More Aretha Franklin

More Soul, Blues, and R&B

This Atlantic pressing is a MONSTER, easily one of the best we’ve ever played, and unusually quiet to boot. You will have a very tough time finding a copy with even one side this good, let alone two. The music, of course, is top notch — and it’s even better when you don’t have bad sound or crappy vinyl getting in the way. I imagine the Queen Of Soul herself would be very impressed with the way she sounds on this White Hot Stamper pressing.  

This WONDERFUL album of Aretha’s is very possibly her most consistent from the period, but it’s sure a tough nut to crack sonically. So many copies are smeary, recessed and lifeless you’d think you were playing a heavy vinyl reissue, not a real Atlantic original. And no matter how hard you try, there just do not seem to be any copies with quiet surfaces and clean inner grooves.

But when you get a lovely copy such as this, the music comes to life in front of you and the shortcomings quietly recede into the background. This is the way of all good pressings.

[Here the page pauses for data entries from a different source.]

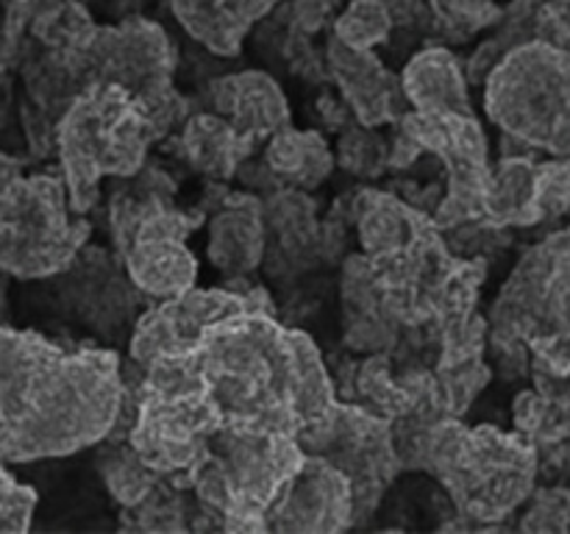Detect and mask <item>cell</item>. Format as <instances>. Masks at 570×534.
Listing matches in <instances>:
<instances>
[{
	"instance_id": "cell-1",
	"label": "cell",
	"mask_w": 570,
	"mask_h": 534,
	"mask_svg": "<svg viewBox=\"0 0 570 534\" xmlns=\"http://www.w3.org/2000/svg\"><path fill=\"white\" fill-rule=\"evenodd\" d=\"M220 428L289 434L301 443L337 406L334 384L309 334L284 328L271 309L212 323L187 354Z\"/></svg>"
},
{
	"instance_id": "cell-2",
	"label": "cell",
	"mask_w": 570,
	"mask_h": 534,
	"mask_svg": "<svg viewBox=\"0 0 570 534\" xmlns=\"http://www.w3.org/2000/svg\"><path fill=\"white\" fill-rule=\"evenodd\" d=\"M120 406L111 350H65L37 334L0 332V456L76 454L115 428Z\"/></svg>"
},
{
	"instance_id": "cell-3",
	"label": "cell",
	"mask_w": 570,
	"mask_h": 534,
	"mask_svg": "<svg viewBox=\"0 0 570 534\" xmlns=\"http://www.w3.org/2000/svg\"><path fill=\"white\" fill-rule=\"evenodd\" d=\"M484 111L501 131V154L538 165L540 222L570 211V50L523 42L482 81Z\"/></svg>"
},
{
	"instance_id": "cell-4",
	"label": "cell",
	"mask_w": 570,
	"mask_h": 534,
	"mask_svg": "<svg viewBox=\"0 0 570 534\" xmlns=\"http://www.w3.org/2000/svg\"><path fill=\"white\" fill-rule=\"evenodd\" d=\"M501 348L529 354L532 382L570 428V226L515 265L490 315Z\"/></svg>"
},
{
	"instance_id": "cell-5",
	"label": "cell",
	"mask_w": 570,
	"mask_h": 534,
	"mask_svg": "<svg viewBox=\"0 0 570 534\" xmlns=\"http://www.w3.org/2000/svg\"><path fill=\"white\" fill-rule=\"evenodd\" d=\"M412 443V465L432 473L462 515L501 521L534 493L538 448L523 432L440 421L423 426Z\"/></svg>"
},
{
	"instance_id": "cell-6",
	"label": "cell",
	"mask_w": 570,
	"mask_h": 534,
	"mask_svg": "<svg viewBox=\"0 0 570 534\" xmlns=\"http://www.w3.org/2000/svg\"><path fill=\"white\" fill-rule=\"evenodd\" d=\"M306 459L304 445L289 434L217 428L187 473L204 506L232 532H265V512Z\"/></svg>"
},
{
	"instance_id": "cell-7",
	"label": "cell",
	"mask_w": 570,
	"mask_h": 534,
	"mask_svg": "<svg viewBox=\"0 0 570 534\" xmlns=\"http://www.w3.org/2000/svg\"><path fill=\"white\" fill-rule=\"evenodd\" d=\"M154 131V115L131 89L111 81L89 83L67 111L59 134L72 209L92 206L104 176H134Z\"/></svg>"
},
{
	"instance_id": "cell-8",
	"label": "cell",
	"mask_w": 570,
	"mask_h": 534,
	"mask_svg": "<svg viewBox=\"0 0 570 534\" xmlns=\"http://www.w3.org/2000/svg\"><path fill=\"white\" fill-rule=\"evenodd\" d=\"M399 122L404 139H410L415 148L434 150L449 172V192L438 211L440 226L479 220L488 215L493 165H490L488 137L476 117L460 111L423 115L412 109Z\"/></svg>"
},
{
	"instance_id": "cell-9",
	"label": "cell",
	"mask_w": 570,
	"mask_h": 534,
	"mask_svg": "<svg viewBox=\"0 0 570 534\" xmlns=\"http://www.w3.org/2000/svg\"><path fill=\"white\" fill-rule=\"evenodd\" d=\"M301 445L306 454L323 456L351 478L356 521L376 510L387 484L401 471L399 445L390 423L340 400L328 421L306 434Z\"/></svg>"
},
{
	"instance_id": "cell-10",
	"label": "cell",
	"mask_w": 570,
	"mask_h": 534,
	"mask_svg": "<svg viewBox=\"0 0 570 534\" xmlns=\"http://www.w3.org/2000/svg\"><path fill=\"white\" fill-rule=\"evenodd\" d=\"M243 309H271V304L262 293L195 287L161 300L134 328L131 359L145 367L161 356H187L212 323Z\"/></svg>"
},
{
	"instance_id": "cell-11",
	"label": "cell",
	"mask_w": 570,
	"mask_h": 534,
	"mask_svg": "<svg viewBox=\"0 0 570 534\" xmlns=\"http://www.w3.org/2000/svg\"><path fill=\"white\" fill-rule=\"evenodd\" d=\"M356 523L354 484L340 467L317 454L284 484L265 512V532H345Z\"/></svg>"
},
{
	"instance_id": "cell-12",
	"label": "cell",
	"mask_w": 570,
	"mask_h": 534,
	"mask_svg": "<svg viewBox=\"0 0 570 534\" xmlns=\"http://www.w3.org/2000/svg\"><path fill=\"white\" fill-rule=\"evenodd\" d=\"M195 222L181 211L150 209L126 248L128 278L150 298H176L195 287L198 259L187 248Z\"/></svg>"
},
{
	"instance_id": "cell-13",
	"label": "cell",
	"mask_w": 570,
	"mask_h": 534,
	"mask_svg": "<svg viewBox=\"0 0 570 534\" xmlns=\"http://www.w3.org/2000/svg\"><path fill=\"white\" fill-rule=\"evenodd\" d=\"M328 61H332L334 78H337L345 100L354 106L356 117L365 126H382V122L401 120L406 115L401 111V103L406 100L404 83L373 56V50L351 48L332 37Z\"/></svg>"
},
{
	"instance_id": "cell-14",
	"label": "cell",
	"mask_w": 570,
	"mask_h": 534,
	"mask_svg": "<svg viewBox=\"0 0 570 534\" xmlns=\"http://www.w3.org/2000/svg\"><path fill=\"white\" fill-rule=\"evenodd\" d=\"M499 22V33L468 65L471 81L482 83L490 67L515 44L549 42L570 50V0H512Z\"/></svg>"
},
{
	"instance_id": "cell-15",
	"label": "cell",
	"mask_w": 570,
	"mask_h": 534,
	"mask_svg": "<svg viewBox=\"0 0 570 534\" xmlns=\"http://www.w3.org/2000/svg\"><path fill=\"white\" fill-rule=\"evenodd\" d=\"M215 111L226 117L250 145L271 139L289 122V103L282 87L265 72H239L217 81Z\"/></svg>"
},
{
	"instance_id": "cell-16",
	"label": "cell",
	"mask_w": 570,
	"mask_h": 534,
	"mask_svg": "<svg viewBox=\"0 0 570 534\" xmlns=\"http://www.w3.org/2000/svg\"><path fill=\"white\" fill-rule=\"evenodd\" d=\"M278 0H173L189 37L217 56H234L256 20L271 14Z\"/></svg>"
},
{
	"instance_id": "cell-17",
	"label": "cell",
	"mask_w": 570,
	"mask_h": 534,
	"mask_svg": "<svg viewBox=\"0 0 570 534\" xmlns=\"http://www.w3.org/2000/svg\"><path fill=\"white\" fill-rule=\"evenodd\" d=\"M406 100L423 115H473L468 98V67L462 70L460 59L445 48H426L410 59L404 67Z\"/></svg>"
},
{
	"instance_id": "cell-18",
	"label": "cell",
	"mask_w": 570,
	"mask_h": 534,
	"mask_svg": "<svg viewBox=\"0 0 570 534\" xmlns=\"http://www.w3.org/2000/svg\"><path fill=\"white\" fill-rule=\"evenodd\" d=\"M209 259L226 276L256 270L265 259V222L250 206H234L209 222Z\"/></svg>"
},
{
	"instance_id": "cell-19",
	"label": "cell",
	"mask_w": 570,
	"mask_h": 534,
	"mask_svg": "<svg viewBox=\"0 0 570 534\" xmlns=\"http://www.w3.org/2000/svg\"><path fill=\"white\" fill-rule=\"evenodd\" d=\"M265 156L267 165L278 176L289 178V181L301 184V187H317V184L326 181V176L334 167V156L326 139L315 131L289 128V122L267 139Z\"/></svg>"
},
{
	"instance_id": "cell-20",
	"label": "cell",
	"mask_w": 570,
	"mask_h": 534,
	"mask_svg": "<svg viewBox=\"0 0 570 534\" xmlns=\"http://www.w3.org/2000/svg\"><path fill=\"white\" fill-rule=\"evenodd\" d=\"M184 148L198 170L228 176L250 150V142L220 115H200L184 131Z\"/></svg>"
},
{
	"instance_id": "cell-21",
	"label": "cell",
	"mask_w": 570,
	"mask_h": 534,
	"mask_svg": "<svg viewBox=\"0 0 570 534\" xmlns=\"http://www.w3.org/2000/svg\"><path fill=\"white\" fill-rule=\"evenodd\" d=\"M426 231L429 226L417 211L399 204L395 198H387V195H371V204L362 211L360 234L371 259L395 254V250L421 239Z\"/></svg>"
},
{
	"instance_id": "cell-22",
	"label": "cell",
	"mask_w": 570,
	"mask_h": 534,
	"mask_svg": "<svg viewBox=\"0 0 570 534\" xmlns=\"http://www.w3.org/2000/svg\"><path fill=\"white\" fill-rule=\"evenodd\" d=\"M393 26V11H390V6L384 0H354L340 14L334 37L340 42L351 44V48L373 50L382 42H387Z\"/></svg>"
},
{
	"instance_id": "cell-23",
	"label": "cell",
	"mask_w": 570,
	"mask_h": 534,
	"mask_svg": "<svg viewBox=\"0 0 570 534\" xmlns=\"http://www.w3.org/2000/svg\"><path fill=\"white\" fill-rule=\"evenodd\" d=\"M104 476L109 484L111 495H115L120 504L126 506H139L156 487V478L159 473L154 467H148L142 462V456L131 448V443L126 448L109 454V459L104 462Z\"/></svg>"
},
{
	"instance_id": "cell-24",
	"label": "cell",
	"mask_w": 570,
	"mask_h": 534,
	"mask_svg": "<svg viewBox=\"0 0 570 534\" xmlns=\"http://www.w3.org/2000/svg\"><path fill=\"white\" fill-rule=\"evenodd\" d=\"M523 532H568L570 528V490L540 487L529 495V506L521 521Z\"/></svg>"
},
{
	"instance_id": "cell-25",
	"label": "cell",
	"mask_w": 570,
	"mask_h": 534,
	"mask_svg": "<svg viewBox=\"0 0 570 534\" xmlns=\"http://www.w3.org/2000/svg\"><path fill=\"white\" fill-rule=\"evenodd\" d=\"M434 11L449 28L460 33H473L501 20L504 9L493 6L490 0H432Z\"/></svg>"
}]
</instances>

We’ve played thousands of them. (We might call them Hot Stampers but let’s face it, “good pressings” is just as accurate, if not quite as catchy.)

Side One

Side one was DYNAMIC as hell — it’s a bit of a shock to hear a pop record with such lively vocals. What happened to the limiters and compressors, did somebody forget to patch them in? On this copy the loud parts work; sometimes Aretha just gets screechy, but not here. Lovely tape hiss and three-dimensional soundstaging help a lot. The one shortcoming: a slight lack of richness in the mids. It’s the rare copy that will give you almost everything. We might not find one for years. A++ is our grade.

Side Two

As Good As It Gets, baby! Big and spacious with incredibly transparency and amazing immediacy to the vocals. The sound is just right from top to bottom, giving you all of the magic of side one and then some!

Inner Groove Distortion

It’s on every copy we played. The last 1/8″ to 1/4″ will have some. 


Side One

Oh Me Oh My (I’m A Fool For You Baby) 
Day Dreaming 
Rock Steady 
Young, Gifted And Black 
All The King’s Horses 
A Brand New Me

Side Two

April Fools 
I’ve Been Loving You Too Long 
First Snow In Kokomo 
The Long And Winding Road 
Didn’t I (Blow Your Mind This Time) 
Border Song (Holy Moses)

AMG Review

It’s nearly impossible to single out any of Aretha Franklin’s early ’70s albums for Atlantic as being her best, particularly given the breadth of her output during this era. In terms of albums rather than singles, it’s probably her strongest era, and if you count live albums like Amazing Grace, choosing a standout or a favorite record isn’t any easier. Yet of this stunning era, Young, Gifted & Black certainly ranks highly among her studio efforts, with many arguing that it may be her greatest. And with songs like “Rock Steady,” that may be a valid argument. But there’s much more here than just a few highlights. If you really want to go song by song, you’d be hard-pressed to find any throwaways here — this is quite honestly an album that merits play from beginning to end.